KPK Gelar Rekontruksi Kasus Korupsi Di Medan

IS
Oleh Ivan Setyadhi
Sabtu 18 Januari 2020
share
Plt. Juru Bicara KPK Ali Fikri - (Istimewa)

INILAHCOM, Medan - Tim Komisi Pemberantasan Korupsi (KPK) terbang ke Medan untuk melakukan rekonstruksi kasus suap yang menjerat Wali Kota nonaktif Medan Tengku Dzulmi Eldin pada Jumat (17/1/2020).

Rekonstruksi kasus dilakukan di Swiss-Belhotel Gajah Mada Medan, Jalan Gajah Mada No. 49, Babura, Medan Baru, Kota Medan, Sumatera Utara.

"Dilakukan untuk melengkapi berkas perkara dan memperoleh gambaran utuh terkait dengan rangkaian peristiwa dugaan penerimaan uang suap tersebut," jelas Plt. Juru Bicara KPK Ali Fikri kepada wartawan.

Dalam kasus ini, KPK menetapkan Wali Kota Medan nonaktif Tengku Dzulmi Eldin sebagai tersangka kasus dugaan suap terkait dengan proyek dan jabatan di lingkungan pemerintahannya tahun 2019.

Selain Dzulmi, KPK juga menetapkan dua tersangka lainnya yakni, Kadis PUPR Kota Medan, Isa Ansyari dan Kabag Protokoler Kota Medan, Syamsul Fitri Siregar. Ketiganya ditetapkan sebagai tersangka setelah terjaring dalam Operasi Tangkap Tangan (OTT).

Dzulmi Eldin dan Syamsul Fitri Siregar diduga menerima sejumlah uang dari Isa Ansyari.
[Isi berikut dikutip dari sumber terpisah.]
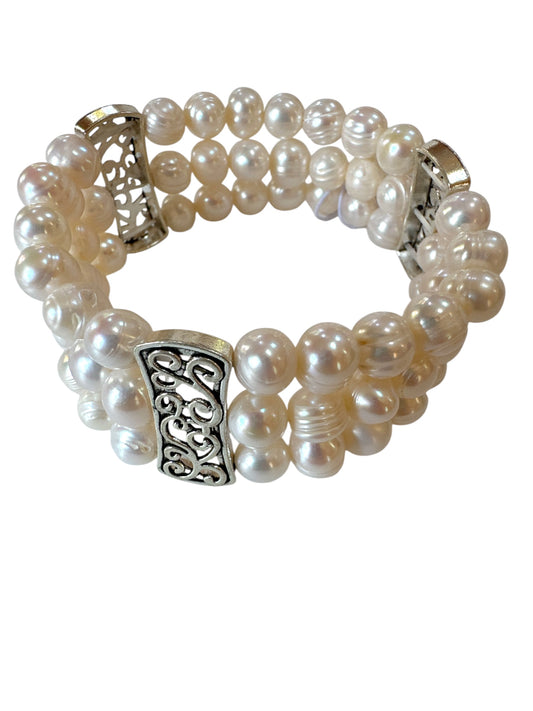 3 Strand Freshwater Pearl Stretch Bracelet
Uang tersebut disinyalir berkaitan dengan jabatan Isa Ansyari yang diangkat sebagai Kadis PUPR Medan oleh Dzulmi Eldin.

KPK menduga Isa memberikan uang tunai sebesar Rp20 juta setiap bulan pada periode Maret-Juni 2019, kemudian pada 18 September 2019 senilai Rp50 juta kepada Dzulmi.

Tak hanya itu, Dzulmi juga diduga menerima suap dari Kadis PUPR senilai Rp 200 juta. Uang suap itu dipakai untuk memperpanjang masa perjalanan dinas Dzulmi bersama keluarganya di Jepang.